**INSTRUÇÕES DA TAREFA:** Escreva de novo todas as linhas abaixo, do começo ao fim, sem mudar nada.

**DADOS DO EXERCÍCIO:**
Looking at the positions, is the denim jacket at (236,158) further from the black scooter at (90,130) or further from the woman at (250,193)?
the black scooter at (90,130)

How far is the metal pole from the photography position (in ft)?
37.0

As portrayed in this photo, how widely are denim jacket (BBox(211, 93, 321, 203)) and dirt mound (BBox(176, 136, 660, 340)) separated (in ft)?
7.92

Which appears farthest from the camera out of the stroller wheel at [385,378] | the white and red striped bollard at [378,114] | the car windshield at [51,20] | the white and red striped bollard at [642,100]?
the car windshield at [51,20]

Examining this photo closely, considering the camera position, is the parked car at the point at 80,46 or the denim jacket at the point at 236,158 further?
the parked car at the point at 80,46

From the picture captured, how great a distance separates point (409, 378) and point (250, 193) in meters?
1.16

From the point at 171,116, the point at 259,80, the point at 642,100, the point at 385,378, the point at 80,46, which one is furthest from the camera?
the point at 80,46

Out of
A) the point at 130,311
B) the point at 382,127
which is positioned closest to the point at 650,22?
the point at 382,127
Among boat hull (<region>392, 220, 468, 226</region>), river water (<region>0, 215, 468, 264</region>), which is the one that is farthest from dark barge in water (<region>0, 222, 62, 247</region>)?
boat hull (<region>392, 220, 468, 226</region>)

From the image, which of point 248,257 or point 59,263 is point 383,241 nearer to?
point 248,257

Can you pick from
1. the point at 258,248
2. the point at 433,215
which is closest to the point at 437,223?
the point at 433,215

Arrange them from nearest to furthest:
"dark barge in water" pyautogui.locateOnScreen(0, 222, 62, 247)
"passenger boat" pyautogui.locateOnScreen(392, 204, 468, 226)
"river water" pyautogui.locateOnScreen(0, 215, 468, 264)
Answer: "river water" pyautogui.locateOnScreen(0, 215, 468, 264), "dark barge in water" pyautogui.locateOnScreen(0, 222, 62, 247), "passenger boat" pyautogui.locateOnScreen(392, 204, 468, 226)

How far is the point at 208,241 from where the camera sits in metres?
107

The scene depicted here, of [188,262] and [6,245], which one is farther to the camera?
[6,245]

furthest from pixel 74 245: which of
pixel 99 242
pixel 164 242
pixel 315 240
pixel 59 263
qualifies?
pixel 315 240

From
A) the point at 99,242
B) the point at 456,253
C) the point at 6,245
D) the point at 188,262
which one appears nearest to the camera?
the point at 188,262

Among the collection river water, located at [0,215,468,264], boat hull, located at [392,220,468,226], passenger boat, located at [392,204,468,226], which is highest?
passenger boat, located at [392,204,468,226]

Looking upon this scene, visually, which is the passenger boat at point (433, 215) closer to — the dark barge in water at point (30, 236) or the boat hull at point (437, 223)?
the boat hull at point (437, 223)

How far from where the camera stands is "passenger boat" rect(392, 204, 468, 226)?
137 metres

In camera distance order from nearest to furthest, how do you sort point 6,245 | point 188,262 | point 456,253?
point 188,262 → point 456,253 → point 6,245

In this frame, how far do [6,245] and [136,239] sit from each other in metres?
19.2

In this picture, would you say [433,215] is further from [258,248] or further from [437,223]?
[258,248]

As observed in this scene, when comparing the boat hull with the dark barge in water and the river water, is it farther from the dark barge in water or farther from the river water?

**RESULTADO DA TAREFA:**
Looking at the positions, is the denim jacket at (236,158) further from the black scooter at (90,130) or further from the woman at (250,193)?
the black scooter at (90,130)

How far is the metal pole from the photography position (in ft)?
37.0

As portrayed in this photo, how widely are denim jacket (BBox(211, 93, 321, 203)) and dirt mound (BBox(176, 136, 660, 340)) separated (in ft)?
7.92

Which appears farthest from the camera out of the stroller wheel at [385,378] | the white and red striped bollard at [378,114] | the car windshield at [51,20] | the white and red striped bollard at [642,100]?
the car windshield at [51,20]

Examining this photo closely, considering the camera position, is the parked car at the point at 80,46 or the denim jacket at the point at 236,158 further?
the parked car at the point at 80,46

From the picture captured, how great a distance separates point (409, 378) and point (250, 193) in meters?
1.16

From the point at 171,116, the point at 259,80, the point at 642,100, the point at 385,378, the point at 80,46, which one is furthest from the camera?
the point at 80,46

Out of
A) the point at 130,311
B) the point at 382,127
which is positioned closest to the point at 650,22?
the point at 382,127
Among boat hull (<region>392, 220, 468, 226</region>), river water (<region>0, 215, 468, 264</region>), which is the one that is farthest from dark barge in water (<region>0, 222, 62, 247</region>)?
boat hull (<region>392, 220, 468, 226</region>)

From the image, which of point 248,257 or point 59,263 is point 383,241 nearer to?
point 248,257

Can you pick from
1. the point at 258,248
2. the point at 433,215
which is closest to the point at 437,223?
the point at 433,215

Arrange them from nearest to furthest:
"dark barge in water" pyautogui.locateOnScreen(0, 222, 62, 247)
"passenger boat" pyautogui.locateOnScreen(392, 204, 468, 226)
"river water" pyautogui.locateOnScreen(0, 215, 468, 264)
Answer: "river water" pyautogui.locateOnScreen(0, 215, 468, 264), "dark barge in water" pyautogui.locateOnScreen(0, 222, 62, 247), "passenger boat" pyautogui.locateOnScreen(392, 204, 468, 226)

How far is the point at 208,241 from where the camera sits in metres?
107

The scene depicted here, of [188,262] and [6,245], which one is farther to the camera?
[6,245]

furthest from pixel 74 245: which of
pixel 99 242
pixel 164 242
pixel 315 240
pixel 59 263
qualifies?
pixel 315 240

From
A) the point at 99,242
B) the point at 456,253
C) the point at 6,245
D) the point at 188,262
which one appears nearest to the camera?
the point at 188,262

Among the collection river water, located at [0,215,468,264], boat hull, located at [392,220,468,226], passenger boat, located at [392,204,468,226], which is highest?
passenger boat, located at [392,204,468,226]

Looking upon this scene, visually, which is the passenger boat at point (433, 215) closer to — the dark barge in water at point (30, 236) or the boat hull at point (437, 223)?
the boat hull at point (437, 223)

How far from where the camera stands is "passenger boat" rect(392, 204, 468, 226)?
137 metres

In camera distance order from nearest to furthest, how do you sort point 6,245 | point 188,262 | point 456,253?
point 188,262 → point 456,253 → point 6,245

In this frame, how far do [6,245] and [136,239] sit from each other in metres?
19.2

In this picture, would you say [433,215] is further from [258,248] or further from [437,223]?
[258,248]

As observed in this scene, when comparing the boat hull with the dark barge in water and the river water, is it farther from the dark barge in water or farther from the river water?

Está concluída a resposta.